Он удивился, когда холм подобрался, как мощная океанская волна, и проплыл под ним, вместо того чтобы накрыть его и раскрошить плоть и кости в порошок. На Тесее были теннисные туфли, однако он приподнялся на них, как на доске для серфинга, на одну восьмую дюйма над булыжниками, гравием, песком, скорлупками раковин, окаменелостями, сигаретными окурками и над всем прочим, из чего состоит холм. И когда сошел с выдохшегося холма, то был благодарен судьбе, что остался обутым.
Тесей сразу же сообразил, что его занесло на один из Дедаловых экспериментальных участков. В данной точке пространства-времени лабиринт можно уподобить рядам самодвижущихся дорожек, как в аэропорту. Горы, деревья, озера и сам Тесей размещены на смещающихся поверхностях, которые то надвигаются, то отступают, то кружат одна вокруг другой в соответствии с законами, которые Дедал изобрел, но объяснять не стал, следуя древнему изречению, что тайны оставляют ощущение приятной глубины, а истолкования всегда отдают банальностью.
Смещающиеся поверхности не сталкивались — взаимодействие между ними до поры исключалось, допускалось лишь преходящее наслоение. Впечатление этот участок лабиринта, участок наслоений, производил волшебное, упоительное. Тесею очень нравилось, как самые разные вещи вдруг появляются ниоткуда, наступают на него, а потом удаляются. Вот подплыл и проплыл целый замок, и на бастионах было полно людей — они помахали ему, как самые нормальные туристы. А затем он — без предупреждения — попал в трясину.
В трясине было полутемно, словно в сумерках: колышущиеся тени смыкались с длинными диагоналями древесных стволов.

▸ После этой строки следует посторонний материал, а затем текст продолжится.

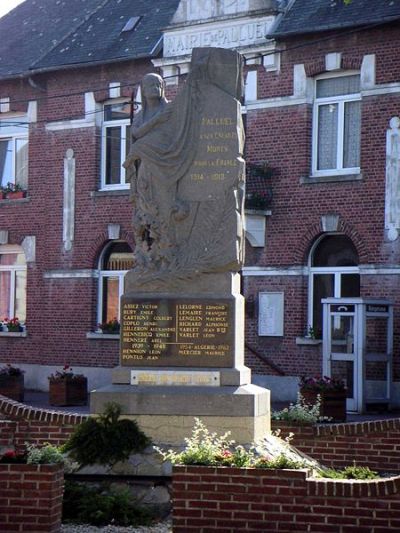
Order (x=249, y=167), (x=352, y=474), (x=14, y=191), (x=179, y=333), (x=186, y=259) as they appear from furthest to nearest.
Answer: (x=14, y=191)
(x=249, y=167)
(x=186, y=259)
(x=179, y=333)
(x=352, y=474)

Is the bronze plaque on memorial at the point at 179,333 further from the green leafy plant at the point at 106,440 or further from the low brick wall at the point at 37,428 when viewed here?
the low brick wall at the point at 37,428

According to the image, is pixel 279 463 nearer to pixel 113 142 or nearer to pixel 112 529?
pixel 112 529

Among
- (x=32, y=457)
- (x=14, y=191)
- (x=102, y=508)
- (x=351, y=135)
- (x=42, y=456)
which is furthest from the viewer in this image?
(x=14, y=191)

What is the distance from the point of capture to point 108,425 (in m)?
13.1

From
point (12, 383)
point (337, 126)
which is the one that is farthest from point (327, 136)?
point (12, 383)

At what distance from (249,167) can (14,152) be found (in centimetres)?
823

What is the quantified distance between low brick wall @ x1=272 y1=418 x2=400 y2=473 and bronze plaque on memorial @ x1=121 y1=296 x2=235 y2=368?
162 cm

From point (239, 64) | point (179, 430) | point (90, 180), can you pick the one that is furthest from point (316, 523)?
point (90, 180)

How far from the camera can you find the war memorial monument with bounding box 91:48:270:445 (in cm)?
Result: 1359

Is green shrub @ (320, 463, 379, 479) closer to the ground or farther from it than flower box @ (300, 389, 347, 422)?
farther from it

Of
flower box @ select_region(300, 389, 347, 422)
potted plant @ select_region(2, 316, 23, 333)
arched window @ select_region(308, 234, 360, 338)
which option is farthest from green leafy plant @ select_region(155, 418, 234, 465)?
potted plant @ select_region(2, 316, 23, 333)

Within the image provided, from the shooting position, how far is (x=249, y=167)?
27.8 metres

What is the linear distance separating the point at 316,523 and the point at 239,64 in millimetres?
5668

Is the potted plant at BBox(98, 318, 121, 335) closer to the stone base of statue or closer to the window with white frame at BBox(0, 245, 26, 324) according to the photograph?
the window with white frame at BBox(0, 245, 26, 324)
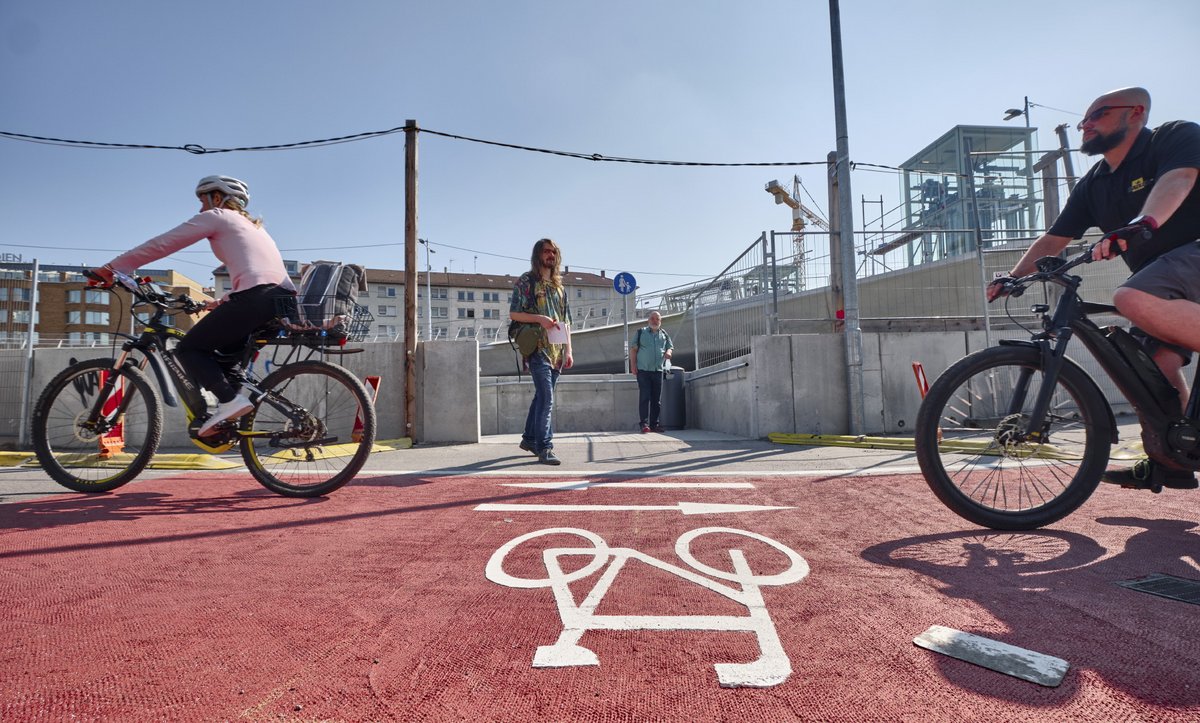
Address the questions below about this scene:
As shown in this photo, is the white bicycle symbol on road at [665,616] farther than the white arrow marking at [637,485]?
No

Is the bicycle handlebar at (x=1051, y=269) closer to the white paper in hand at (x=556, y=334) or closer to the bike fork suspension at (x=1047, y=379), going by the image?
the bike fork suspension at (x=1047, y=379)

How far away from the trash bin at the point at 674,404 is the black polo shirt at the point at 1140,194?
10.7 m

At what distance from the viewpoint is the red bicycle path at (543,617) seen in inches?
48.5

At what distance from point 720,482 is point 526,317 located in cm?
232

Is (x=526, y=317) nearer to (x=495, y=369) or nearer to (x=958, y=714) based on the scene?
(x=958, y=714)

Стояла тишина, нарушаемая лишь отдаленным шелестом чьих-то крыльев. По мере того как тускнели краски вечернего неба, вода в трясине вроде бы поднималась, и белесый мир с разбросанными там и сям нечеткими линиями на мгновение стал напоминать один из искусных японских рисунков, которые иным зрителям кажутся превышающими их понимание. И тут до Тесея донесся долгий неутешный крик морской птицы, затем все заглушили шелест крыльев в небе и жужжание москитов.

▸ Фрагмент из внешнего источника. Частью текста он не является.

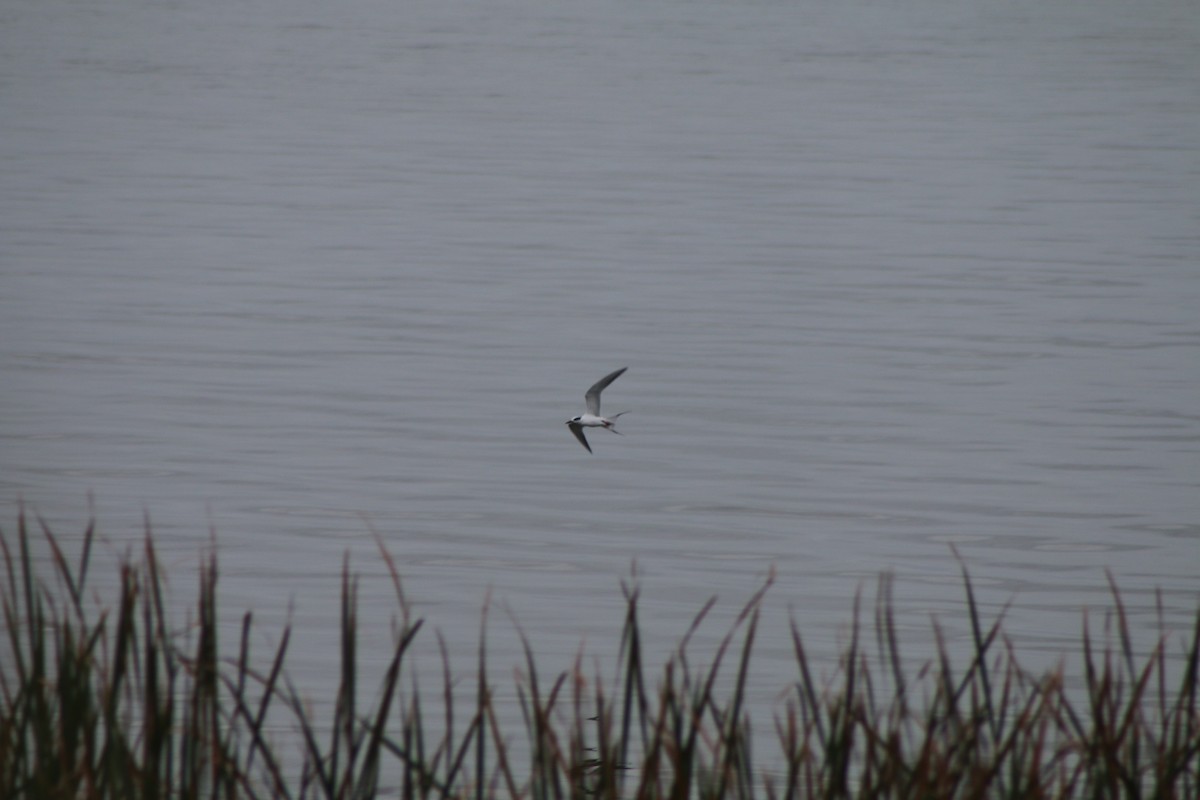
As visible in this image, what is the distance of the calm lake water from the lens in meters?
8.91

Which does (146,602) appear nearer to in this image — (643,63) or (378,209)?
(378,209)

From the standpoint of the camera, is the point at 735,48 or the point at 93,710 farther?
the point at 735,48

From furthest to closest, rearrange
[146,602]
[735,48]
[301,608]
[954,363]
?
[735,48], [954,363], [301,608], [146,602]

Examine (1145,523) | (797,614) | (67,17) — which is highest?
(67,17)

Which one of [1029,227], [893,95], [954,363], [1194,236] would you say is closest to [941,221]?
[1029,227]

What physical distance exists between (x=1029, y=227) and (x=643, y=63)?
1092 inches

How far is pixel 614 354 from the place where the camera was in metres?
14.7

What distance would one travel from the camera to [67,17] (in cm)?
5425

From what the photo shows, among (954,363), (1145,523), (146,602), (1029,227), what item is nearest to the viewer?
(146,602)

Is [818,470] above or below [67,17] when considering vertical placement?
below

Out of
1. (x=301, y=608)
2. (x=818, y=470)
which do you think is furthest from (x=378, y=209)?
(x=301, y=608)

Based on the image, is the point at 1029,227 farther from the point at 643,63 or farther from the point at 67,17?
the point at 67,17

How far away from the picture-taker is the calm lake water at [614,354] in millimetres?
8906

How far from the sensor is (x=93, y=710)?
3693mm
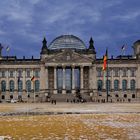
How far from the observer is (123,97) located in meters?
145

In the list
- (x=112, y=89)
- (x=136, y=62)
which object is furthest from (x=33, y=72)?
(x=136, y=62)

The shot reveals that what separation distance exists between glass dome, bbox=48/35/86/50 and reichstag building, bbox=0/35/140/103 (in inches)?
446

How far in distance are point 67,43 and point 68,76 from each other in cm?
2074

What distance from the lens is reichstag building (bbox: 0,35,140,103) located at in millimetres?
145250

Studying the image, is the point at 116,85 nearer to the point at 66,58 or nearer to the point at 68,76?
the point at 68,76

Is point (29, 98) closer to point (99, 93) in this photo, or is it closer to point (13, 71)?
point (13, 71)

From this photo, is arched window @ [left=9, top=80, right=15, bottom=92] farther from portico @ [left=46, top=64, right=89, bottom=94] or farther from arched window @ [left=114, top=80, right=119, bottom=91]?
arched window @ [left=114, top=80, right=119, bottom=91]

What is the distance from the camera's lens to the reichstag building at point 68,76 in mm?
145250

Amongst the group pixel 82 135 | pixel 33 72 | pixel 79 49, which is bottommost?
pixel 82 135

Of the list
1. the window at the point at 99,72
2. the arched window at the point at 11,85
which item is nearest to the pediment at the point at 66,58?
the window at the point at 99,72

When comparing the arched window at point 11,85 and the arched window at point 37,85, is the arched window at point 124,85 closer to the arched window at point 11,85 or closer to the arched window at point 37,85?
the arched window at point 37,85

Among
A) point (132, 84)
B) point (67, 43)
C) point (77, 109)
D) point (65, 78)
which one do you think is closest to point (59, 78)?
point (65, 78)

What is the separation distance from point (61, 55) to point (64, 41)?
61.6 feet

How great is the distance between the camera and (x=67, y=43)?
533ft
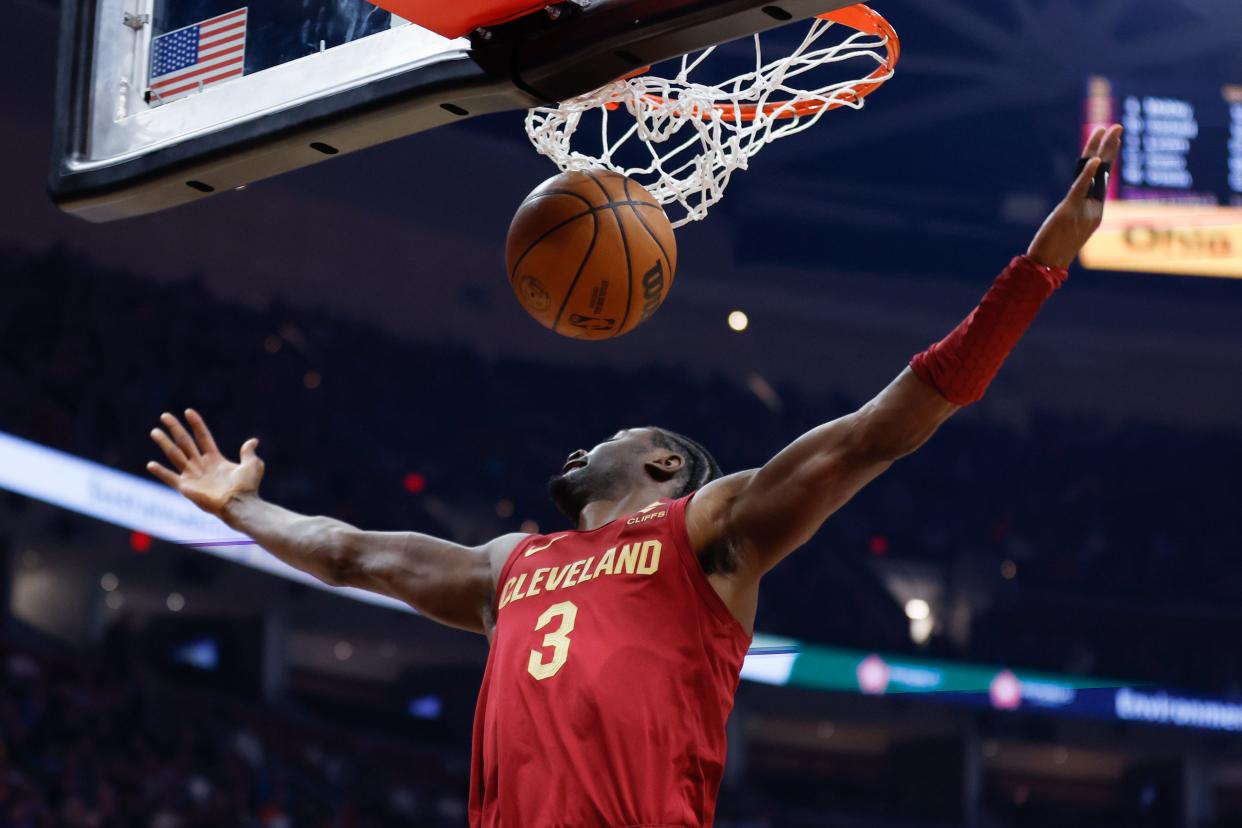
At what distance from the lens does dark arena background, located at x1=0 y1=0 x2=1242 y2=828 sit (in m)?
11.9

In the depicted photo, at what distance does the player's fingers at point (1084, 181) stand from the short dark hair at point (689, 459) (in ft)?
3.65

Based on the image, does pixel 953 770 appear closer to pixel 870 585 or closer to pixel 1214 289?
pixel 870 585

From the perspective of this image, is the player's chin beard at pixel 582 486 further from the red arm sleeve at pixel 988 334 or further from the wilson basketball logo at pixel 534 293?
the red arm sleeve at pixel 988 334

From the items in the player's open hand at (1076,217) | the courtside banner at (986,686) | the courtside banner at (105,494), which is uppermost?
the courtside banner at (105,494)

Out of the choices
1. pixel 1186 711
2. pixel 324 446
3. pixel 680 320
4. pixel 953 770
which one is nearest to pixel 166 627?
pixel 324 446

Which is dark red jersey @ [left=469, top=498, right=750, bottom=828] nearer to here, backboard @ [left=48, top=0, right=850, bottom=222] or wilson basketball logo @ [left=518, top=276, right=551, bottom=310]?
wilson basketball logo @ [left=518, top=276, right=551, bottom=310]

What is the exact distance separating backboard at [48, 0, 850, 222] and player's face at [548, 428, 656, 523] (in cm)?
85

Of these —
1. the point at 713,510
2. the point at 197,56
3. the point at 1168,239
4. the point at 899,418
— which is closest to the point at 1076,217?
the point at 899,418

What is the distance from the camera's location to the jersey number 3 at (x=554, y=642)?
293 cm

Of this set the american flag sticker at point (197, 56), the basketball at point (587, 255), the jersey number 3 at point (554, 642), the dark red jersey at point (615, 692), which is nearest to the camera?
the dark red jersey at point (615, 692)

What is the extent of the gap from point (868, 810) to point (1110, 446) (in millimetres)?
4838

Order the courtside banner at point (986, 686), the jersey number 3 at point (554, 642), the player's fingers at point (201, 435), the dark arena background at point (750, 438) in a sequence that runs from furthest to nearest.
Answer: the courtside banner at point (986, 686), the dark arena background at point (750, 438), the player's fingers at point (201, 435), the jersey number 3 at point (554, 642)

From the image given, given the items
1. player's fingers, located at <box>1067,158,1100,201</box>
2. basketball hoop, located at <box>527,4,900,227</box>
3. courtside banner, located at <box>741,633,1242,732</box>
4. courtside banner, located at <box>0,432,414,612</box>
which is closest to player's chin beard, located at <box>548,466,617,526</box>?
basketball hoop, located at <box>527,4,900,227</box>

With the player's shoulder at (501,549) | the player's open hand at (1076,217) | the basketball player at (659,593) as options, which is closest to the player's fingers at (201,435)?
the player's shoulder at (501,549)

Трясина была древняя, очень древняя. В забитых грязью гротах глубоко под поверхностью, на длинных скамьях по стенам, расположились бесчисленные слепые скелеты и аплодировали тонюсенькими висюльками — некогда руками — всему, что бы ни увидели. Всего важнее, что трясина породила особый возвышенный тип речи, который часто зовется болотным трепом и служит в дискуссиях просвещенной цели оправдать все, что бы ни случилось в дальнейшем.
Толчок, безумный чавкающий звук — и Тесей, вырвавшись из цепкой грязи, вновь оказался на твердой земле. Он с облегчением вздохнул — и тут вся трясинная конструкция начала распадаться: вероятно, строили наспех. Выяснилось, что он опять шагает по дороге — он идет, а не дорога едет, — и что горы также прекратили перемещаться.
Дорога кончилась. Тесей продрался сквозь какие-то шипастые заросли, впрочем, не обращая особого внимания на окружающее. И все же был достаточно бдителен, чтоб отпрыгнуть, когда из зарослей к нему устремилось нечто длинное, худющее, синевато-серое.
Как и многих из нас, Минотавра считают чудовищем гораздо более страшным, чем он того заслуживает.-
В сущности, Минотавр не чувствовал себя чудовищем. Не его вина, что ему на долю выпала необычная внешность. Он не стремился убивать, разве что в порядке самозащиты, как придется убить этого безумного Тесея, который все преследует и преследует его с целью нанести невосполнимый физический вред.
Минотавр всей душой хотел примирения с Тесеем, он жаждал пожать герою руку и выбросить из головы всю историю, если бы только кто-нибудь взялся это устроить. Он даже выступал с таким предложением, запускал пробные шары, только намеки были проигнорированы. Видно, не остается ничего другого, кроме как продолжать носиться по дурацкому Дедалову лабиринту до тех пор, пока не удастся устроить засаду, захватить Тесея врасплох и разделаться с неуемным героем раз и навсегда либо заставить прислушаться к голосу разума.
Увы, ни одна из версий легенды не благоприятствовала такому исходу. Это обескураживало Минотавра — однако, будучи предрасположенным к буддизму, он верил, что неразрешимых задач просто не существует.